» **Stated exercise A**
According to the blog post on CEO choices, which airline had James Whitehurst served as chief operating officer before taking over at Red Hat?

» **Source document**
────────────────────

Monday, December 24, 2007

CEO democracies

So, non-industry candidates chosen to lead software companies grow. Here’s the latest from Dan Farber. When former Delta Airlines chief operating officer James Whitehurst takes over as CEO of Red Hat (vendors of Open source software/servers) on New Year’s Day he’ll face the worst kind of doubters–the quiet ones. At least, No analyst is going to question the Whitehurst move amid a great third quarter.

But Farber believes Whitehurst could very well take Red Hat to the next level. He quotes the example of Lou Gerstner. “Before we pooh pooh Whitehurst we should remember Lou Gerstner. Remember him? Oh yeah, he’s the guy that transformed IBM into a services juggernaut. The funny part of the story: Before IBM Gerstner was CEO of RJR Nabisco. Before RJR, Gerstner was at American Express. What did Gerstner know about mainframes? Probably nothing, this was the point of the hire in the first place.”

────────────────────

» **Records shown**
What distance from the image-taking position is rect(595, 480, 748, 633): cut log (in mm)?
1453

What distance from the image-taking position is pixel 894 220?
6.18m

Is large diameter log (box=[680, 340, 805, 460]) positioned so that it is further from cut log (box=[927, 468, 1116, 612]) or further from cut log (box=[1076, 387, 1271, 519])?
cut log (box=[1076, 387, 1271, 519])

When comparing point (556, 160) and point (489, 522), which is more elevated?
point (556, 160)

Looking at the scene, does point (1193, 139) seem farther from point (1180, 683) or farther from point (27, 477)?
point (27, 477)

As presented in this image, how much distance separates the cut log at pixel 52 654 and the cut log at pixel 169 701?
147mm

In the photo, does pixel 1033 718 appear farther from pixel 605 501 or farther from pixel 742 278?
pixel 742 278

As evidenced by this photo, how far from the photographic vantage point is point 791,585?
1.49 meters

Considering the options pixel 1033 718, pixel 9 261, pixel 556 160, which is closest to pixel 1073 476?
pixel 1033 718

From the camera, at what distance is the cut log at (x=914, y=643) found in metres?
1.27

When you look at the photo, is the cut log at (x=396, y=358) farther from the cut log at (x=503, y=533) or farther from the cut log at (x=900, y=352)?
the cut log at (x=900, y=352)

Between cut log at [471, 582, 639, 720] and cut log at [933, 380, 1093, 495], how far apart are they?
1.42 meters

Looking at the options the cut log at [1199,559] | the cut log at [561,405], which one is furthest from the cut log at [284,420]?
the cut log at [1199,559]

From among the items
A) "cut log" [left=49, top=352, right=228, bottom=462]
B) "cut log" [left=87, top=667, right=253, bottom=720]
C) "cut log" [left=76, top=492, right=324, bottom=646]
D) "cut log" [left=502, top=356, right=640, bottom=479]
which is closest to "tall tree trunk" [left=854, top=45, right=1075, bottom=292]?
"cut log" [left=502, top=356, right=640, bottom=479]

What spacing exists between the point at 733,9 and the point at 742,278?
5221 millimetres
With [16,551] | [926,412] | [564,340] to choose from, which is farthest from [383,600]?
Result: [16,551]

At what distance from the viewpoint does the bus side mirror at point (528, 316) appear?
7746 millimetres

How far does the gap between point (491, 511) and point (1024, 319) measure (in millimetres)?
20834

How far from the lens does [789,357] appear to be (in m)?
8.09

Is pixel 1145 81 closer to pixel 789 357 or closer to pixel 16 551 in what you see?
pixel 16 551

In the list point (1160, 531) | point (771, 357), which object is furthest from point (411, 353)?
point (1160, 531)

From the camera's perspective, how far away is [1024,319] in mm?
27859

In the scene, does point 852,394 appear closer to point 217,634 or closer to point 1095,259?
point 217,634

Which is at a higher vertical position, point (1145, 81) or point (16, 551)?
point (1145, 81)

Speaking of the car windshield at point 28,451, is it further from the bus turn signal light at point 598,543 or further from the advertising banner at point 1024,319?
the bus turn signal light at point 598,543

────────────────────

» **Stated exercise B**
Reproduce the listing verbatim, beginning at the line containing "Which is at" and continuing through the final line of the listing.

» **Complete response A**
Delta Airlines

» **Complete response B**
Which is at a higher vertical position, point (1145, 81) or point (16, 551)?
point (1145, 81)

Speaking of the car windshield at point 28,451, is it further from the bus turn signal light at point 598,543 or further from the advertising banner at point 1024,319?
the bus turn signal light at point 598,543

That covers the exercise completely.